We’ve spent tremendous amounts to administer an ongoing, hopeless, expensive struggle to stop a burgeoning supply of drugs from coming into the U.S.  In my opinion doing so is foolish because it’s a nearly complete waste of time, money, and of moral capital. 

Time, for both law enforcement and criminals, because all of these people’s lives could be spent better than sitting in jail cells, courtrooms, and police cars. 

Money, for obvious reasons – some estimates put the direct cost of drug enforcement laws at nearly $48B, to say nothing of the indirect costs in terms of lost productivity, crime and its related effects, and wasted potential.

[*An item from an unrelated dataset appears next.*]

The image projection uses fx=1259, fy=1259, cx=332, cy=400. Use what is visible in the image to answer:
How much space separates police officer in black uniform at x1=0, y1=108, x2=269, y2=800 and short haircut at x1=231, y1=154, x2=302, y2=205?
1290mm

Moral capital?  Well, what else is the "war on drugs" except a morality-based decision to outlaw the consumption of certain plant derivatives?  There’s no grand purpose behind the law, no great achievement to produce, no fundamental Constitutional principle up for debate, and certainly no higher power explicitly defining drugs as a mortal wrong.  Where is the government’s moral authority to declare drug use a crime? 

In fact, I’d say that there’s no purpose whatever behind the war on drugs except a government’s decision to tell its citizens ‘You can’t do that".  The fact that they’ve backed it up with multi-year prison sentences only makes the abridgment of our individual rights that much more draconian.

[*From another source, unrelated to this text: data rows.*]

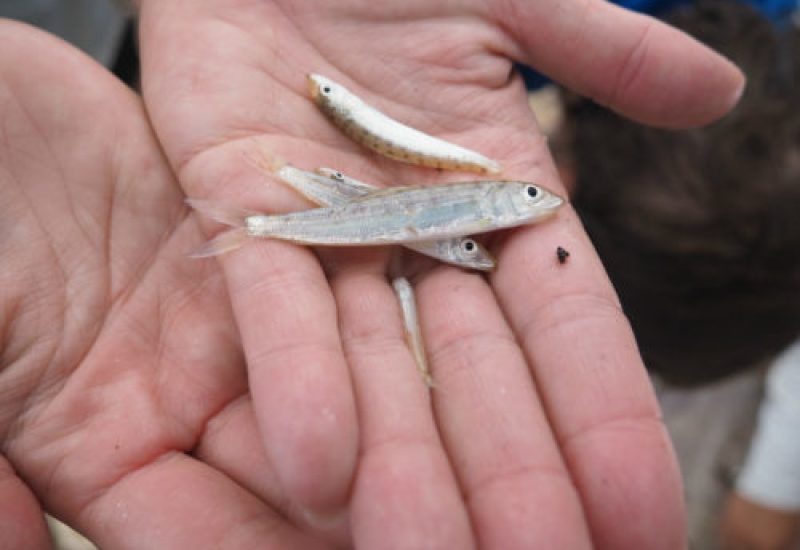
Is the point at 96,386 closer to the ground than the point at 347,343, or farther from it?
closer to the ground

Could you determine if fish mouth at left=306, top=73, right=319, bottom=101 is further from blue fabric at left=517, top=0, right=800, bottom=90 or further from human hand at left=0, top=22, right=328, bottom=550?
blue fabric at left=517, top=0, right=800, bottom=90

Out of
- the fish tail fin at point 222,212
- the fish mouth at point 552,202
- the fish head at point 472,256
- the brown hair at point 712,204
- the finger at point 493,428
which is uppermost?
the fish mouth at point 552,202

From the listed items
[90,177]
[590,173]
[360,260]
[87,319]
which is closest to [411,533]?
[360,260]

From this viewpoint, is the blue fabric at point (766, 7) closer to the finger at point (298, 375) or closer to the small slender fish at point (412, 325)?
the small slender fish at point (412, 325)

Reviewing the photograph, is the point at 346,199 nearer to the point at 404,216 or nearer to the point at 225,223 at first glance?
the point at 404,216

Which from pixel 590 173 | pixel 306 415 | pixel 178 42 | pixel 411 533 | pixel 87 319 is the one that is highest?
pixel 178 42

While I am worried about the impact of so many druggies being released onto our streets, that concern exists not because of drug use itself but because of what drug users must do in order to obtain the stuff.  Drug-related crime, in my estimation, is more a result of drugs being illegal than anything else.

True, there are certainly issues with stoners driving while high, etc., and crashing into other people.  Yet we already have laws that cover these situations.  Getting wasted, it seems to me, is a personal decision.  Junkie may ruin their health or lose their lives because of it.  So what?  Marrying the wrong person or taking the wrong job can do the same thing to a person, yet no one is suggesting that the state dictate who my spouse should be or whether I’ll be allowed to take a high-paying but stressful job.

The Supreme Court’s decision is a good one, I think, because it puts power and discretion back in the hands of judges where it belongs.  The rise in crime that I expect to accompany it will be as unfortunate as it is predictable.  Yet it is the criminalization of drug use that will directly cause these crimes to occur.  They do not have to happen.  Yet they will, because the state is utterly certain that it knows what is best for people.  In this case, as in an increasing number of others, we are not free to do as we wish but must obey the laws handed down from men on high – pun intended.


Marc is a software developer, writer, and part-time political know-it-all who currently resides in Texas in the good ol' U.S.A.